At the same time, Government Code section 12965(b) provides that “In civil actions brought under [FEHA], the court, in its discretion, may award to the prevailing party, including the department, reasonable attorney’s fees and costs, including expert witness fees.”
Williams argued that Government Code section 12965(b) operated as an express exception to Civil Code section 1032(b) and that the court’s discretion included an asymmetric understanding that a plaintiff’s action must be groundless before a cost award could be made to a prevailing defendant, pursuant to Christianburg Garment Co. v. EEOC, 434 U.S. 412 (1978), where the U.S. Supreme Court held that a prevailing defendant can receive an award of attorneys’ fees only if the plaintiff’s action was objectively groundless in certain federal civil rights actions.

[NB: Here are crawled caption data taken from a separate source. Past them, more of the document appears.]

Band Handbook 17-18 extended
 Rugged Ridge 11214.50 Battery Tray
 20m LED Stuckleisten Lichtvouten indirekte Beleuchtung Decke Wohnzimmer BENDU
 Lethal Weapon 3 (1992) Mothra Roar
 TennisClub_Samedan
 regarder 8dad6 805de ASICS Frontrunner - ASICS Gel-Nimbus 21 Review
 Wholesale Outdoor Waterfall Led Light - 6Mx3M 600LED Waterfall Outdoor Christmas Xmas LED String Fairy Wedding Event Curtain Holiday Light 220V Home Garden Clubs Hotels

Christianburg involved a Title VII claim, and the Justices wrote that the discretionary provision found in that statute was evidence of Congress’s desire to create a different standard for awards of fees to prevailing defendants than to prevailing plaintiffs. To award fees to a defendant simply because the plaintiff was ultimately unsuccessful would “substantially add to the risks” and “undercut the efforts of Congress” to promote the enforcement of Title VII, the high court said.
As Christianburg involved attorneys’ fees, several courts have held that the decision does not apply to court costs, including the Second, Fifth, Seventh, Eighth, and Ninth U.S. Circuit Courts of Appeals. However, the California Supreme Court noted that the Ninth Circuit has applied Christianburg to costs in actions under the Rehabilitation Act as well as the Americans with Disabilities Act (ADA), “a provision of which gives trial courts discretion to award the prevailing party” reasonable attorneys’ fees—and costs, unlike Title VII.
The court first determined that the FEHA statute expressly directed the use of a different standard than the general costs statute, concluding that “Government Code section 12965(b) is an express exception to Code of Civil Procedure 1032(b) and the former, rather than the latter, therefore governs costs awards in FEHA cases.” Disavowing prior case law that appeared to direct otherwise, the court acknowledged that “[w]e spoke too broadly.”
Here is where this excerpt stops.